ARBEITSAUFTRAG
Nennen Sie sämtliche Länder, die im Textabschnitt über die Millionärsstudie erwähnt werden.

TEXTABSCHNITT
☆ ☆ ☆ ☆
Den Reichen geht es an den Kragen

Dieser Kommentar von mir erschien bei der WirtschaftsWoche Online:

Letzte Woche haben „die Reichen“ wieder Schlagzeilen gemacht. Nach einer Studie der Credit Suisse ist die Anzahl der US-Dollar Millionäre bei uns im letzten Jahr um 237.000 auf immerhin 1.959.000 gestiegen. Damit liegt Deutschland hinter den USA, Japan und Großbritannien auf Platz 4 (pro Kopf der Bevölkerung führt weiterhin die Schweiz mit weitem Abstand). Die Zahl der Menschen, die mehr als 50 Millionen US-Dollar liquides Vermögen haben, stieg um 500 auf 7.200, womit Deutschland nach den USA und China auf dem dritten Platz liegt.
☆ ☆ ☆ ☆
DATENEINTRÄGE
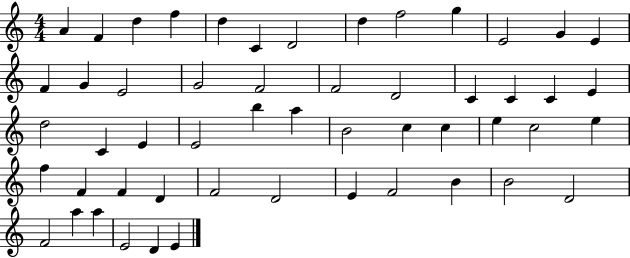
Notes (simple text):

A4/q F4/q D5/q F5/q D5/q C4/q D4/h D5/q F5/h G5/q E4/h G4/q E4/q F4/q G4/q E4/h G4/h F4/h F4/h D4/h C4/q C4/q C4/q E4/q D5/h C4/q E4/q E4/h B5/q A5/q B4/h C5/q C5/q E5/q C5/h E5/q F5/q F4/q F4/q D4/q F4/h D4/h E4/q F4/h B4/q B4/h D4/h F4/h A5/q A5/q E4/h D4/q E4/q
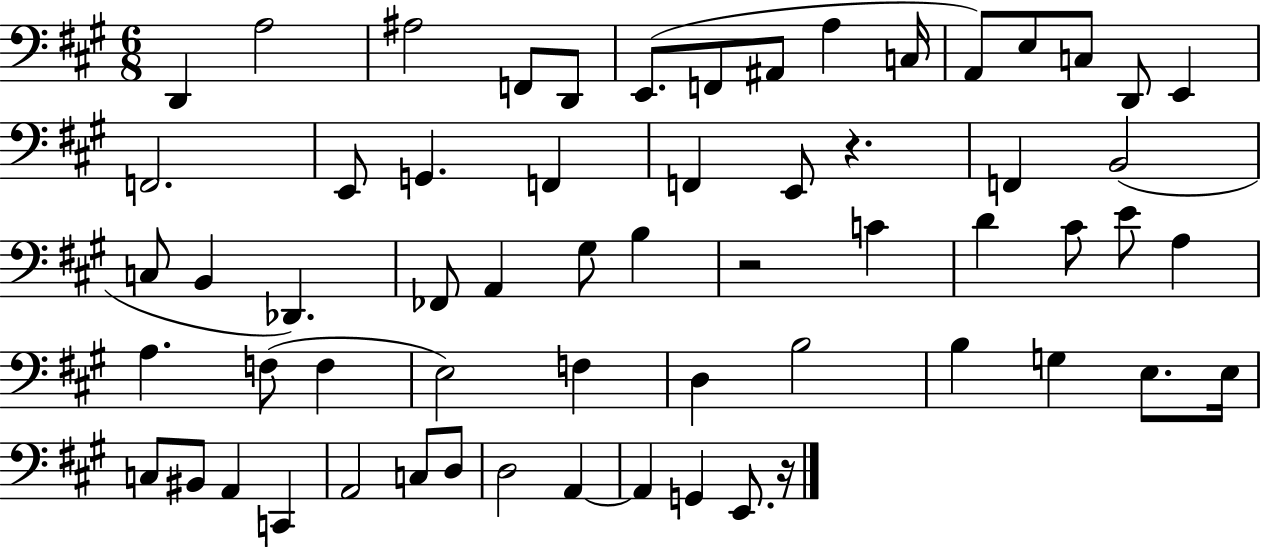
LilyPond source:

{
  \clef bass
  \numericTimeSignature
  \time 6/8
  \key a \major
  d,4 a2 | ais2 f,8 d,8 | e,8.( f,8 ais,8 a4 c16 | a,8) e8 c8 d,8 e,4 | \break f,2. | e,8 g,4. f,4 | f,4 e,8 r4. | f,4 b,2( | \break c8 b,4 des,4.) | fes,8 a,4 gis8 b4 | r2 c'4 | d'4 cis'8 e'8 a4 | \break a4. f8( f4 | e2) f4 | d4 b2 | b4 g4 e8. e16 | \break c8 bis,8 a,4 c,4 | a,2 c8 d8 | d2 a,4~~ | a,4 g,4 e,8. r16 | \break \bar "|."
}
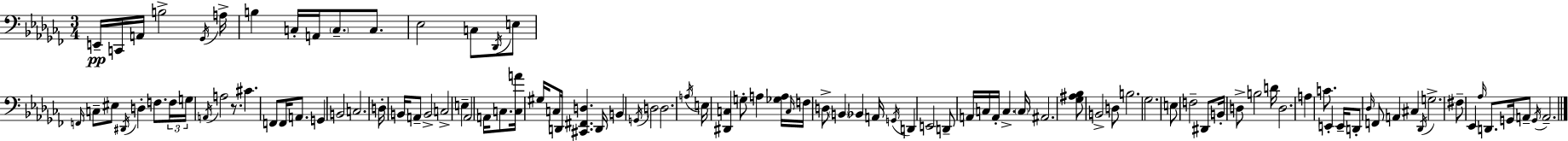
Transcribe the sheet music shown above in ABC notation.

X:1
T:Untitled
M:3/4
L:1/4
K:Abm
E,,/4 C,,/4 A,,/4 B,2 _G,,/4 A,/4 B, C,/4 A,,/4 C,/2 C,/2 _E,2 C,/2 _D,,/4 E,/2 F,,/4 C,/2 ^E,/2 ^D,,/4 D, F,/2 F,/4 G,/4 A,,/4 A,2 z/2 ^C F,,/2 F,,/4 A,,/2 G,, B,,2 C,2 D,/4 B,,/4 A,,/2 B,,2 C,2 E, _A,,2 A,,/4 C,/2 [C,A]/4 ^G,/4 C,/2 D,,/4 [^C,,^F,,D,] D,,/4 B,, G,,/4 D,2 D,2 A,/4 E,/4 [^D,,C,] G,/2 A, [_G,A,]/4 C,/4 F,/4 D,/2 B,, _B,, A,,/4 G,,/4 D,, E,,2 D,,/2 A,,/4 C,/4 A,,/4 C, C,/4 ^A,,2 [_G,^A,_B,]/2 B,,2 D,/2 B,2 _G,2 E,/2 F,2 ^D,,/2 B,,/4 D,/2 B,2 D/4 D,2 A, C/2 E,, E,,/4 D,,/2 _D,/4 F,,/2 A,, ^C, _D,,/4 G,2 ^F,/2 _E,, _A,/4 D,,/2 G,,/4 A,,/2 G,,/4 A,,2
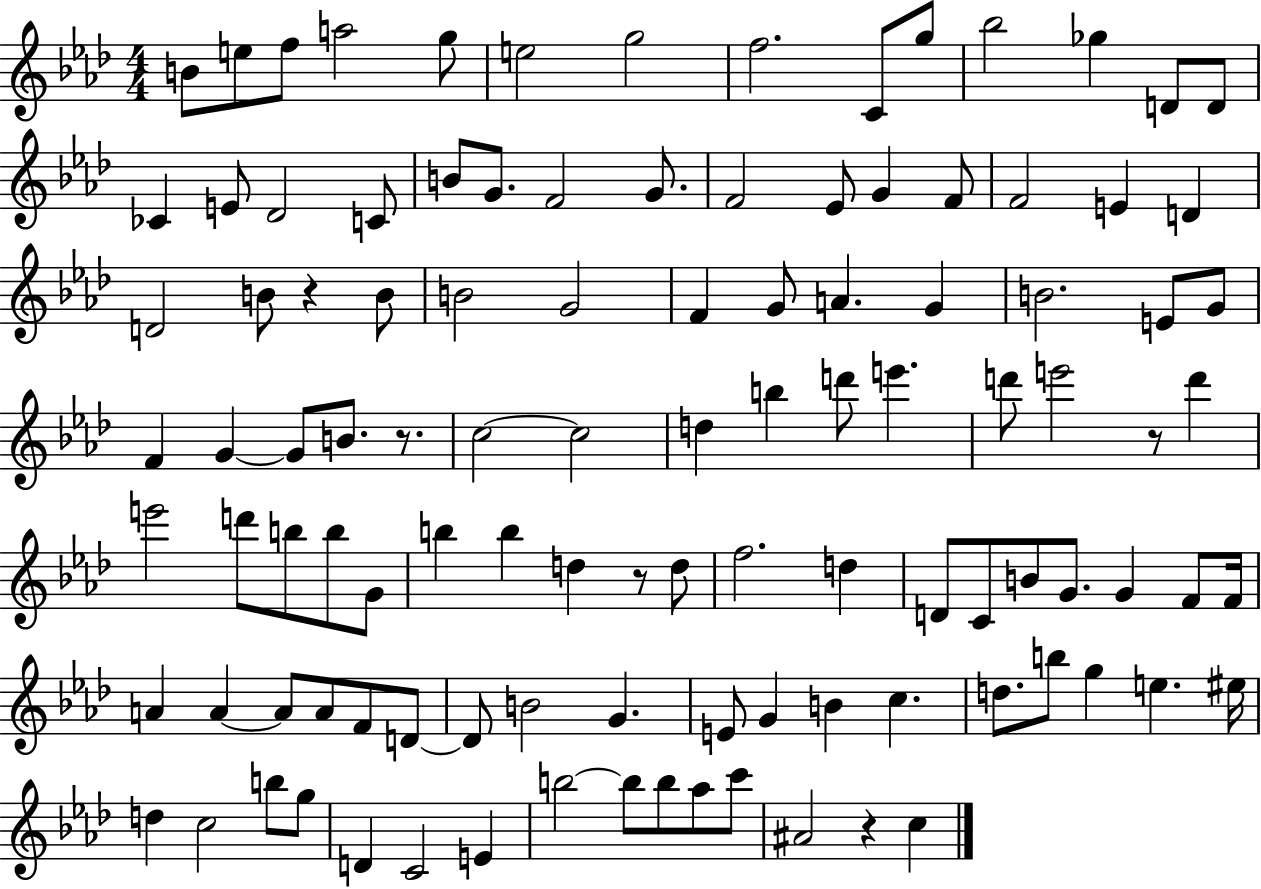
B4/e E5/e F5/e A5/h G5/e E5/h G5/h F5/h. C4/e G5/e Bb5/h Gb5/q D4/e D4/e CES4/q E4/e Db4/h C4/e B4/e G4/e. F4/h G4/e. F4/h Eb4/e G4/q F4/e F4/h E4/q D4/q D4/h B4/e R/q B4/e B4/h G4/h F4/q G4/e A4/q. G4/q B4/h. E4/e G4/e F4/q G4/q G4/e B4/e. R/e. C5/h C5/h D5/q B5/q D6/e E6/q. D6/e E6/h R/e D6/q E6/h D6/e B5/e B5/e G4/e B5/q B5/q D5/q R/e D5/e F5/h. D5/q D4/e C4/e B4/e G4/e. G4/q F4/e F4/s A4/q A4/q A4/e A4/e F4/e D4/e D4/e B4/h G4/q. E4/e G4/q B4/q C5/q. D5/e. B5/e G5/q E5/q. EIS5/s D5/q C5/h B5/e G5/e D4/q C4/h E4/q B5/h B5/e B5/e Ab5/e C6/e A#4/h R/q C5/q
☆ ☆ ☆ ☆
ERGEBNIS
Deutschland, USA, Japan, Großbritannien, Schweiz, China